PASSAGE GIVEN:
((

Appetite for Discussion

by Matt Callard

Someone is being bombarded. There are bleeps and buzzes, snatches of sound and dialogue – at one point I can make out a familiarly nasal Australian tone discussing, I think, Celine.

It’s either a Blue Jam-style sound montage, a particularly out-there electro jazz ensemble or Clive James has pressed the wrong button on his computer.

“Don’t worry, I won’t charge you for this time,” he says, “but I’ve just pressed the wrong button on my computer.”

Even an honorary doctorate, author, critic, poet, broadcaster, raconteur, wit, polyglot, soon-to-be playwright and all-round intellectual of world-renown can sometimes hit F5 instead of 5.

So Clive is fiddling with his website – a remarkable resource indeed – that started out as an archive of the Australian’s own work (‘not a very charming idea, even when the pharaohs did it’) but quickly developed into a fascinating document of the things he likes, the people he speaks to and the places he has seen – ‘the ideal form of self-expression’ he claims.

“An archive of my own work”

So amid his always-engrossing home-filmed discussions with the likes of Cate Blanchett and Stephen Fry you’ll find snippets of video art, poetry, sculpture and comic books. And if serious discussion is your thing you can dive into a full half hour of Martin Amis, Germaine Greer or Salman Rushdie swapping intellectual uppercuts with Clive. It’s the kind of thrilling discussion that makes for prime time TV on the continent and for which there is a genuine appetite in this country. An antidote to the stale party-speak of most of our political debate. Yet it’s seldom heard away from Radio 4’s dusty netherworld.

“It’s coming on, it’s coming on,” he states humbly. “It has taken several years to build it. All of five years to get it where it is and it’s just starting to happen. Unashamedly it started off as an archive of my own work but then I realised it could be a lot more interesting than that. I could put other things on it. It could lead to various places and it could be a sort of point of call to people all over the world who wanted to branch out into other subjects. So, for example, someone who logs on in Nicaragua to find out about something that somebody wrote, might discover in the video section that there’s a music video of an opera and they’ve never even seen an opera – that sort of thing.”

clive james glasses black background smiling“You can die of success overnight”

))

PROBLEMS AND TASKS:
**1)** In the profile, how many years does Clive James say it took to get his website to where it is?
**2)** Tally the lines of the rows that contain the word "which", and give only the number.
The profile and the rows have nothing to do with each other.

WORKING DATA:
((

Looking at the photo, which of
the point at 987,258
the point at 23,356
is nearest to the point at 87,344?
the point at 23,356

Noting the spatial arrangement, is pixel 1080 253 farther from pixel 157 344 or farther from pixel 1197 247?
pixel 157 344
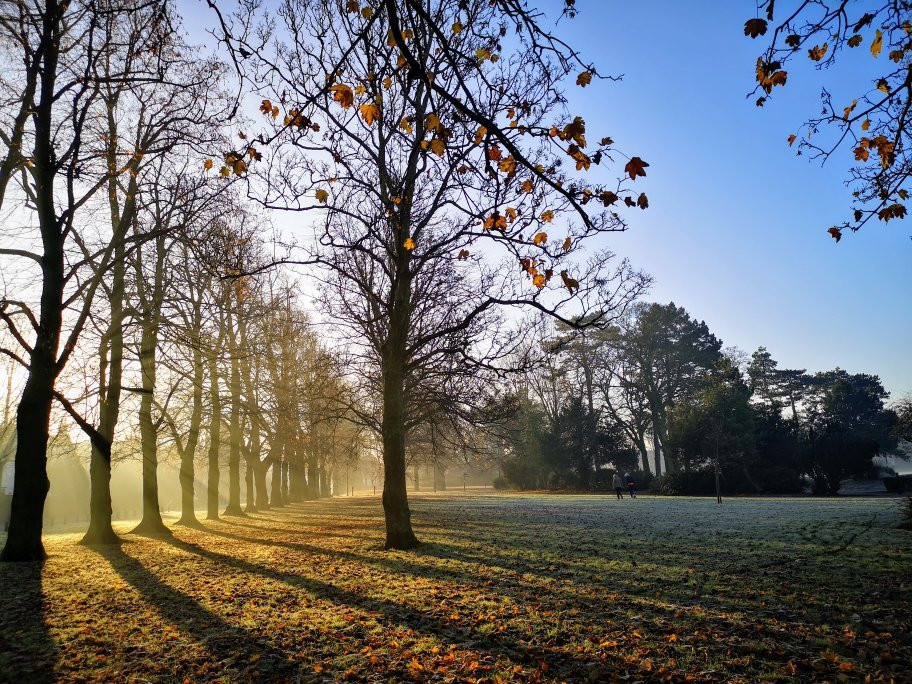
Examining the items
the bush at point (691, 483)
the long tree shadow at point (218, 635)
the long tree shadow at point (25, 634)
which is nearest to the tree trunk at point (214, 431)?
the long tree shadow at point (25, 634)

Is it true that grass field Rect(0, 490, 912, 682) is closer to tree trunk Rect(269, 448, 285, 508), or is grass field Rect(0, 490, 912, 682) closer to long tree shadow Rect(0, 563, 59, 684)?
long tree shadow Rect(0, 563, 59, 684)

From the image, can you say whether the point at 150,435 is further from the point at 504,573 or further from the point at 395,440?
the point at 504,573

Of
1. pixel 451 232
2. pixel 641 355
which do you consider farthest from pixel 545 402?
pixel 451 232

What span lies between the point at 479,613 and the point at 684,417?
106 feet

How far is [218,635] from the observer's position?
17.9 ft

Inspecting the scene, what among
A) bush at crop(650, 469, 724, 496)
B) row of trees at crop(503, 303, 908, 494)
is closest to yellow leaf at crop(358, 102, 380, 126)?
row of trees at crop(503, 303, 908, 494)

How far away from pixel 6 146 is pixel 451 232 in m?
9.97

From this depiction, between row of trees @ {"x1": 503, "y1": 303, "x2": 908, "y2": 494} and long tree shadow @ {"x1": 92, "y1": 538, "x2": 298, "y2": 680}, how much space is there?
28.0m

))

ANSWERS FOR THE TASKS:
**1)** Five years.

**2)** 3